→ **REQUIREMENT**: Restate word for word the lines below from the one that has "कलक्ट्रेट स्थित जिला" through the one that has "a view of a", keeping both and dropping all pictures.

_ _ _ _ _

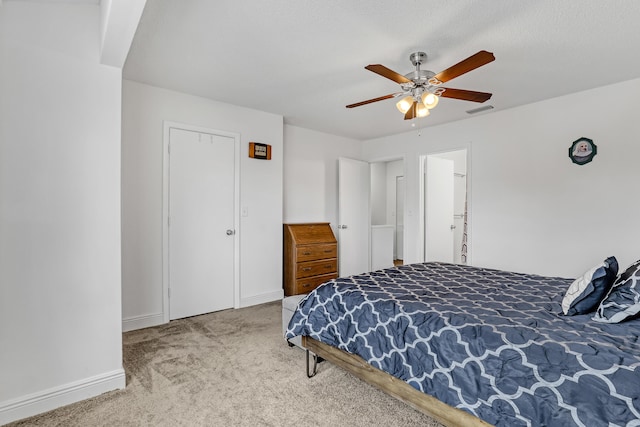 bedroom featuring baseboards, visible vents, ceiling fan, and carpet flooring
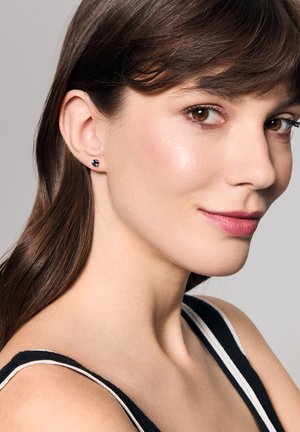 Złote kolczyki wkręty z okrągłym turkusowym kamieniem, prezentujące gładkie, wypolerowane wykończenie. Modelka ma proste brązowe włosy, a tło jest neutralne.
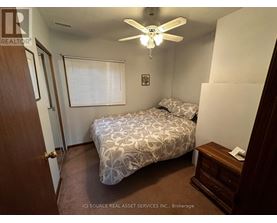 A bedroom with a bed, dresser, and ceiling fan.
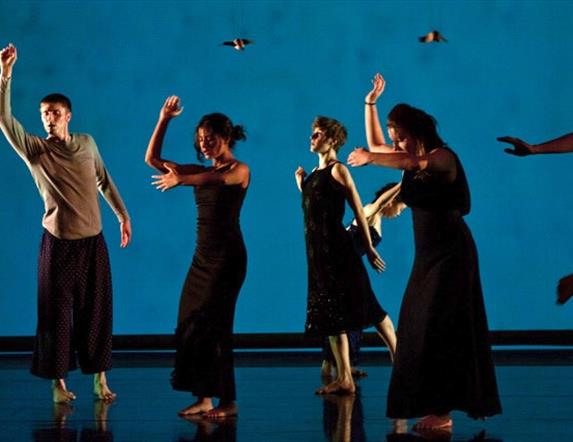 Dancers performing in front of a blue screen.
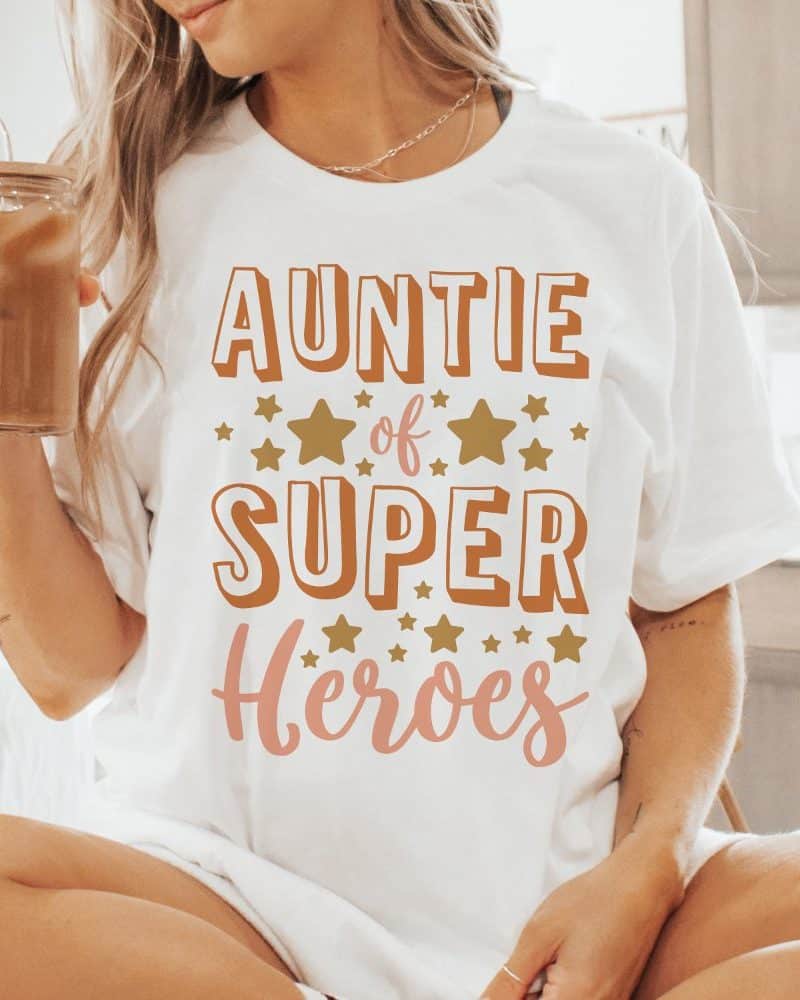 Woman wearing a white t-shirt that says Auntie of Super Heroes in orange and pink lettering with gold stars.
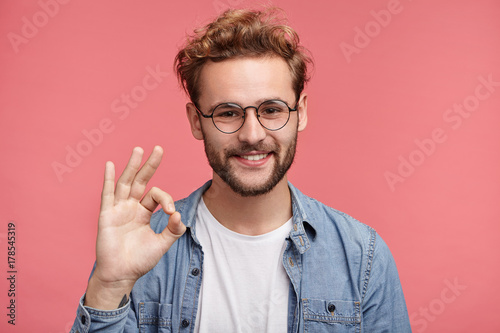 Positive hipster guy shows ok sign, demonstares that everything is fine, agrees with people who surrounds him. Confident cheerful man gestures indoors. Body language and human emotions concept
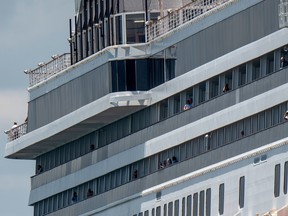 In this file photo passengers are seen onboard Holland America's cruise ship Zaandam as it entered the Panama City bay to be assisted by the Rotterdam cruise ship with supplies, personnel and COVID-19 testing devices, eight miles off the coast of Panama City, on March 27, 2020.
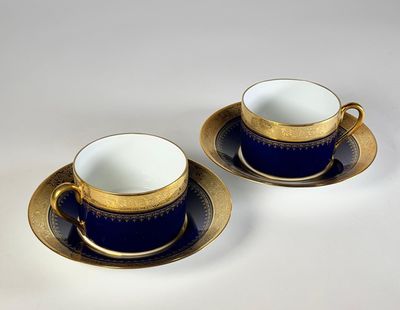 deux tasses et soucoupes à bord doré sur fond blanc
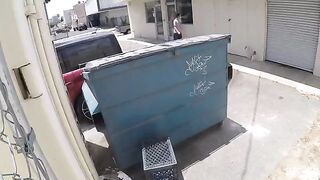 The couple got intimate behind the garbage tank, unaware they were being captured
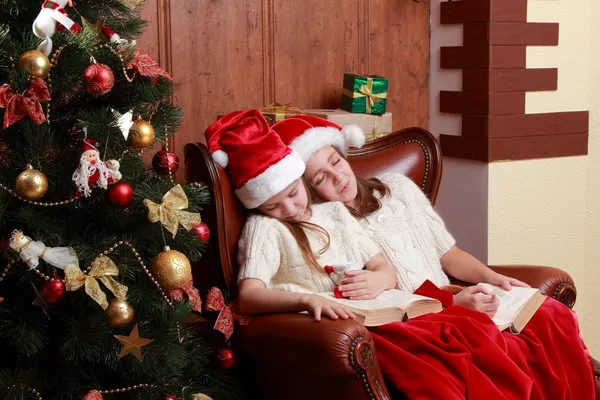 Girls wearing Santa hats holding books — Stock Photo, Image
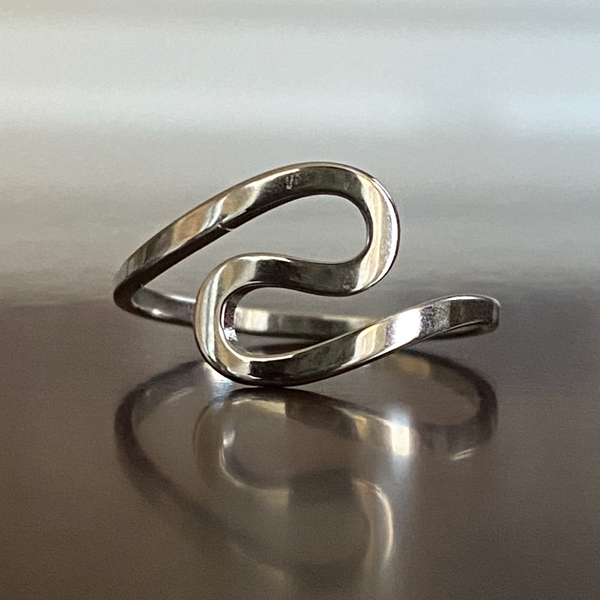 Elegant silver infinity twist ring with a sleek stainless steel finish.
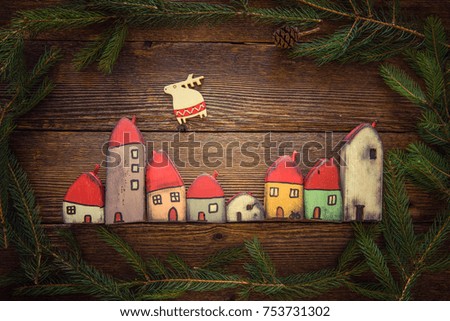 Small wooden handmade toy houses as Christmas decorations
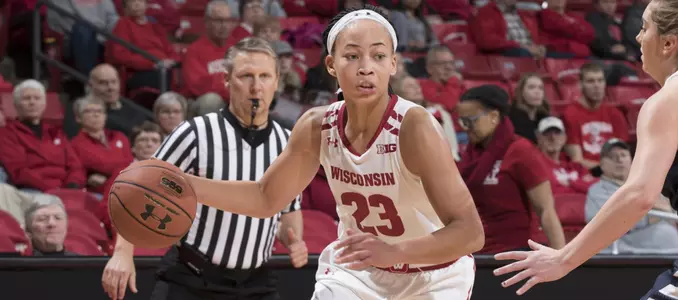 Cayla McMorris drives past a defender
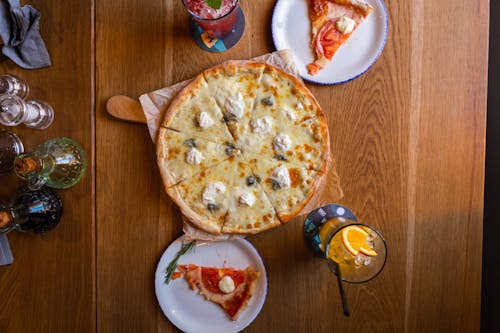 A Whole Pizza on a Wooden Table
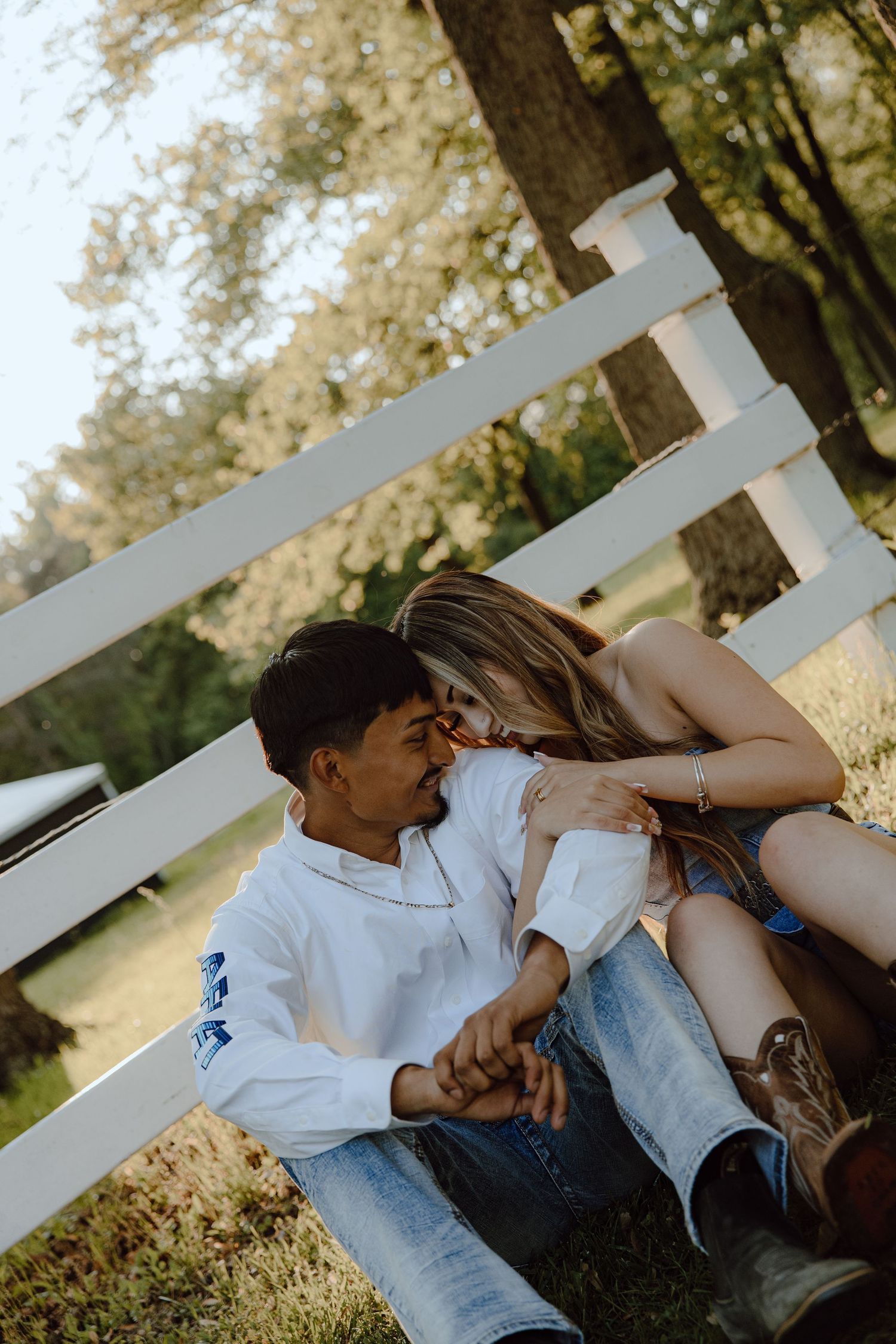 A couple embraces while sitting on a white fence during sunset.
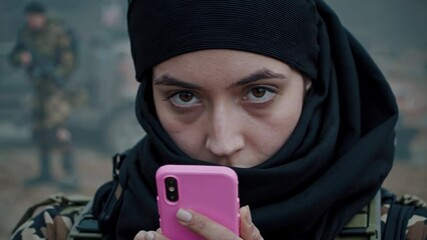 Female military personnel checking smartphone during military operation, demonstrating technological connectivity and personal resilience in challenging combat environment - Powered by Adobe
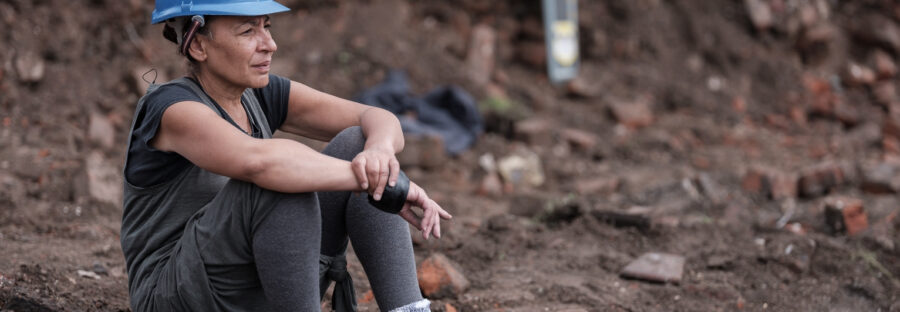 Linda Brogan sat on a brick in a builders hat at excavation of the Reno surrounded by rubble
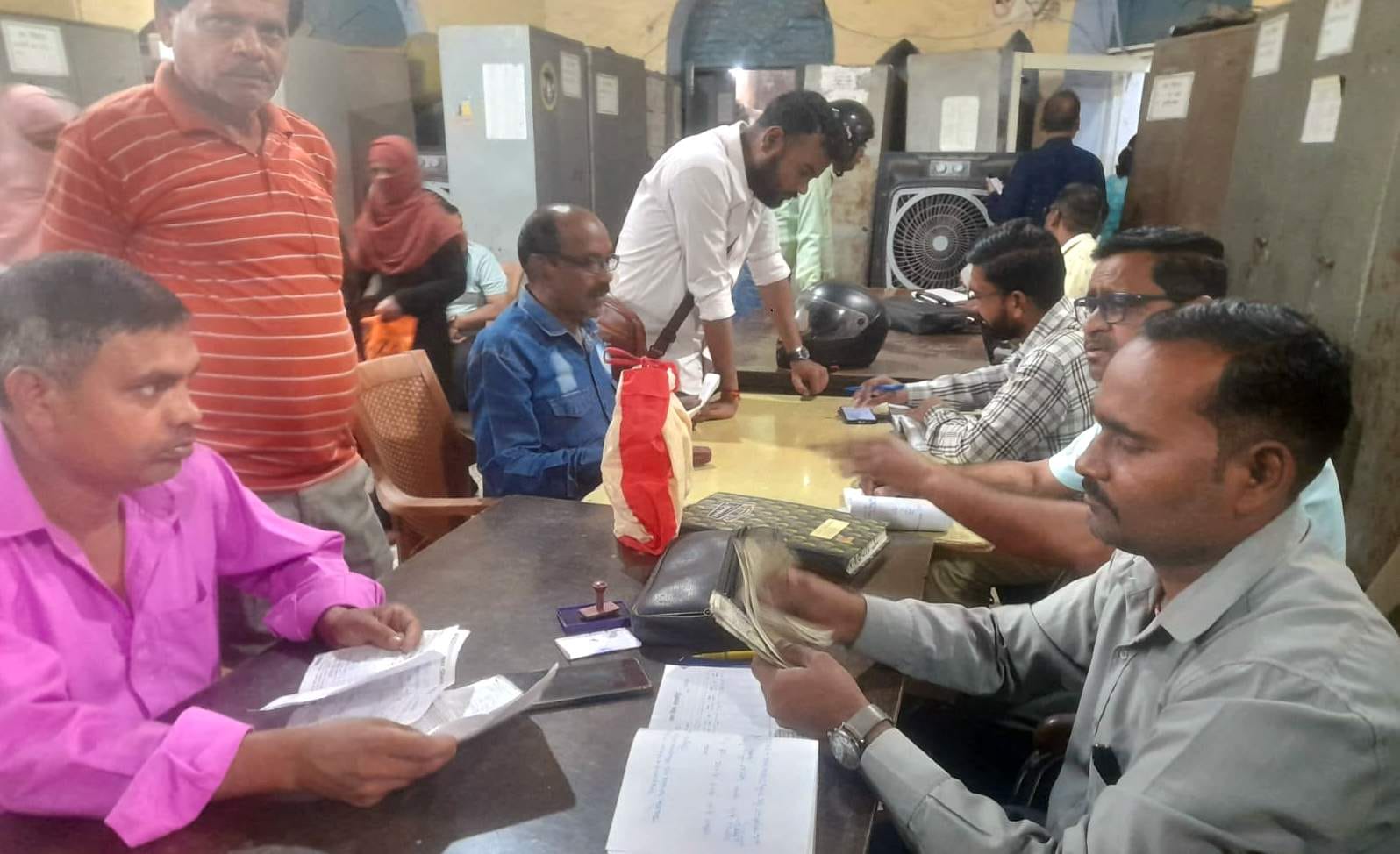 कलक्ट्रेट स्थित जिला कोषागार कार्यालय में कार्य करते अधिकारी और कर्मचारी। संवाद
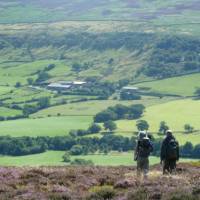 A couple enjoying the beautiful scenery on Wainwright's Coast to Coast | John Millen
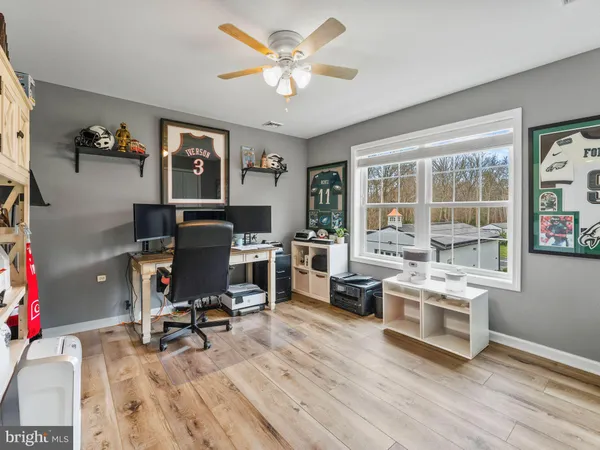 a view of a workspace with furniture and a window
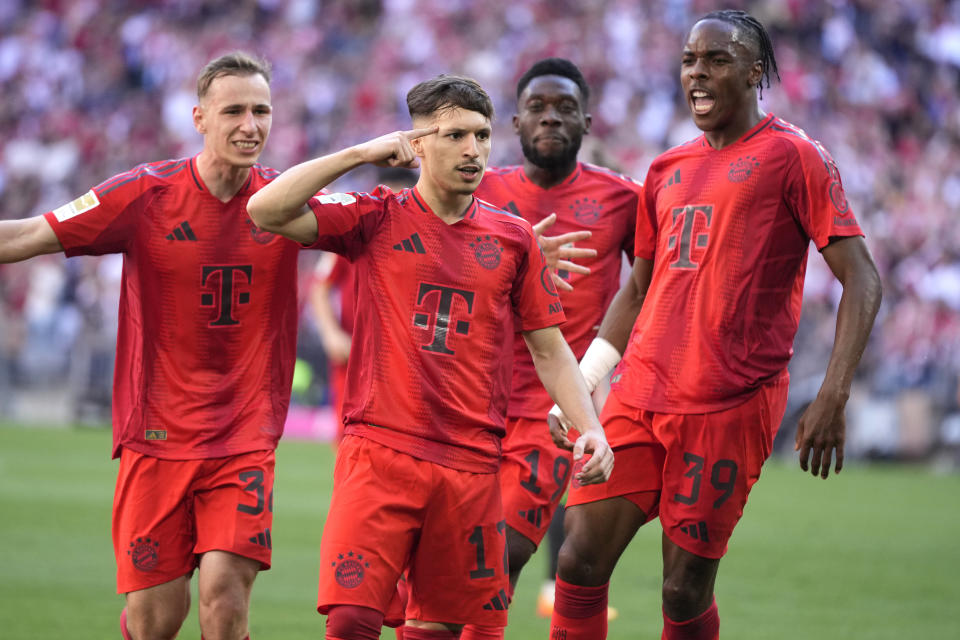 Bayern Munich players celebrate a goal that was later disallowed by a VAR decision during the German Bundesliga soccer match between Bayern Munich and VfL Wolfsburg at the Allianz Arena in Munich, Germany, Sunday, May 12, 2024. (AP Photo/Matthias Schrader)
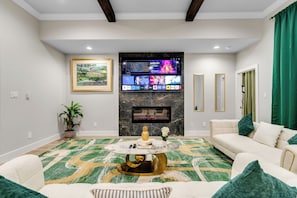Smart TV, fireplace, books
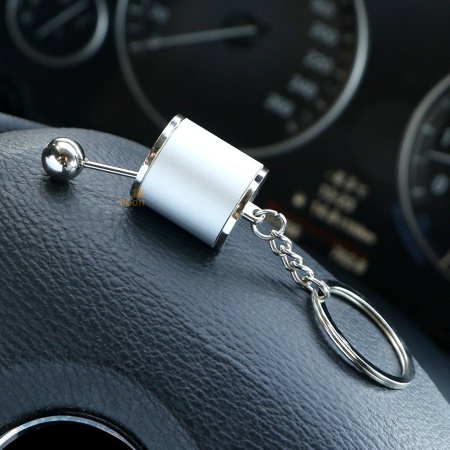 Брелок "Коробка передач" серебряный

_ _ _ _ _

→ **RESULT OF THE EXERCISE**:
 कलक्ट्रेट स्थित जिला कोषागार कार्यालय में कार्य करते अधिकारी और कर्मचारी। संवाद
 A couple enjoying the beautiful scenery on Wainwright's Coast to Coast | John Millen
 a view of a workspace with furniture and a window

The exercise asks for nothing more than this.